Crogacht
Crogacht

Reputation: 90

Application-time period tables

I am implementing a bitemporal solution for a few of our tables, using the native temporal table features, and some custom columns and code to handle the application/valid time.

However, I just stumbled across a reference to something which is supposedly in the SQL:2011 standard:

From wikipedia:

As of December 2011, ISO/IEC 9075, Database Language SQL:2011 Part 2: SQL/Foundation included clauses in table definitions to define "application-time period tables" (valid time tables), "system-versioned tables" (transaction time tables) and "system-versioned application-time period tables" (bitemporal tables)

This pdf actually has code to do this (application-time):

CREATE TABLE Emp(
ENo INTEGER,
EStart DATE,
EEnd DATE,
EDept INTEGER,
PERIOD FOR EPeriod (EStart, EEnd)
)

This code will not run in SSMS. Has something changed that makes this invalid SQL now? It looks like what used to be undocumented support for application-time/bitemporal tables has now been removed?

Upvotes: 1

Views: 681

Answers (2)

Chris Golledge
Chris Golledge

Reputation: 392

IBM DB2 supports what you are asking about. Think of the SQL standard as a definition of the recommended way a vendor should expose a feature if they support it, well at least after SQL 92, which is kind of a core. In the history of SQL dialects, sometimes vendors get ahead of the standard and dialects diverge. A vendor would be kind of foolish to implement a feature in a non-standard way after it has been standardized, but sometimes they do. Hot on the left, cold on the right; that is a standard. It works the other way around, but people tend to get burned.

In this case, it looks like IBM decided to implement the feature and make their way of implementing it part of the standard in one fell swoop. Microsoft has not yet decided it is worth their trouble.

Upvotes: 0

Aaron Bertrand
Aaron Bertrand

Reputation: 280252

Just because it's in the standard doesn't mean it's in any particular implementation. Each vendor has a stretch goal of full standard coverage, but not one of them is there yet, and I doubt it will happen in my lifetime.

Currently SQL Server supports system time, but it does not support application time. There may be another vendor who does; I'm not sure, as I don't follow all the various RDBMS platforms as they mature. I know it's on the SQL Server radar but there have been no formal announcements to date.

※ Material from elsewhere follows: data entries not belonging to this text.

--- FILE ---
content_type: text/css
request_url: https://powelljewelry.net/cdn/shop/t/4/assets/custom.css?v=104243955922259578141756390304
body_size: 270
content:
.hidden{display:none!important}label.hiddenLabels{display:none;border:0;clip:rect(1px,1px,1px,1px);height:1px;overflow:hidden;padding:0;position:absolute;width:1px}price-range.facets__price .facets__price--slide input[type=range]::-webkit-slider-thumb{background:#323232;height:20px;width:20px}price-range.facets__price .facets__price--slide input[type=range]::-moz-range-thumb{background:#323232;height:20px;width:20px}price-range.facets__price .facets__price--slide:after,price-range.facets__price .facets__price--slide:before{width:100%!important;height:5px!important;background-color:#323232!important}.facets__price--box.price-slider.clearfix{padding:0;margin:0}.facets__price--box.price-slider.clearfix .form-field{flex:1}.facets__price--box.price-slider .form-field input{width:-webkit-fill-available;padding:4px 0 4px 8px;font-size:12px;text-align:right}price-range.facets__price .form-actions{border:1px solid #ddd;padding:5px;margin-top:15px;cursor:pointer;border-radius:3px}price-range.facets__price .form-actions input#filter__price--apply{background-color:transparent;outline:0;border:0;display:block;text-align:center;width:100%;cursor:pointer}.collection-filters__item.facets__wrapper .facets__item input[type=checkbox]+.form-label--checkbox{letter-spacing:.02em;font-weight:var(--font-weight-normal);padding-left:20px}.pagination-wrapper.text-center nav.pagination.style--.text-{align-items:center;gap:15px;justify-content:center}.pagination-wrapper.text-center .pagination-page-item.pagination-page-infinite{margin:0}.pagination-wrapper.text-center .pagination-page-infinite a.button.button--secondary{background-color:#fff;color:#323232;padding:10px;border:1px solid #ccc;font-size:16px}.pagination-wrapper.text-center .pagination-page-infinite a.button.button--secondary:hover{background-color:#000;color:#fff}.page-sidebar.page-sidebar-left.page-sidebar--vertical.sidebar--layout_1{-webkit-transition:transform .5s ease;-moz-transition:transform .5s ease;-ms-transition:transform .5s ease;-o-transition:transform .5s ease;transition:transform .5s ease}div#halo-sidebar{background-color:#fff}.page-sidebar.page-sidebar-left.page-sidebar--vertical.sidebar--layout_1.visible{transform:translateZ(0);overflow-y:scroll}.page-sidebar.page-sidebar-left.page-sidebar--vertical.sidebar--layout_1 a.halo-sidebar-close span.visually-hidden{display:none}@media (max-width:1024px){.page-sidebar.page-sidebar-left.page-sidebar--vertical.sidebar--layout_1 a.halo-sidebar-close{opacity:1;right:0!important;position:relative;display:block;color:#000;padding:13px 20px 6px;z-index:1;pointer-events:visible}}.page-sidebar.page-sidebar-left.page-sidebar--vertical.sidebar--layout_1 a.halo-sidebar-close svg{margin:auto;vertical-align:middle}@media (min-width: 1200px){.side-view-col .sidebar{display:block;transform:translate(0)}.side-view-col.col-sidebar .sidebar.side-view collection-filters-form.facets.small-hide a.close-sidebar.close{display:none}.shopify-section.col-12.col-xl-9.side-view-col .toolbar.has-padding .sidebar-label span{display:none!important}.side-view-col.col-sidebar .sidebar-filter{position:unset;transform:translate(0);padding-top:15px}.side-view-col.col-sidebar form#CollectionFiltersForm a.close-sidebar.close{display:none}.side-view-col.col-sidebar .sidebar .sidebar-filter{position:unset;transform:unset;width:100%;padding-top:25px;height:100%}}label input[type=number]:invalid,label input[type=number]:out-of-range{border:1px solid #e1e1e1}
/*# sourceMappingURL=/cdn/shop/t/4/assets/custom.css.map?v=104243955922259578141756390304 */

The example in the PDF is just that: an example of what could be done by a platform that supports application time. The next example is this...

INSERT INTO Emp
VALUES (22217,
DATE ‘2010-01-01’,
DATE '2011-11-12', 3)

...which also isn't valid in SQL Server for more than one reason, and violates a few best practices to boot. Maybe this stuff is all valid in DB2, as you suggest, but the standard is not supposed to be vendor-specific. I mean, by definition, if nothing else.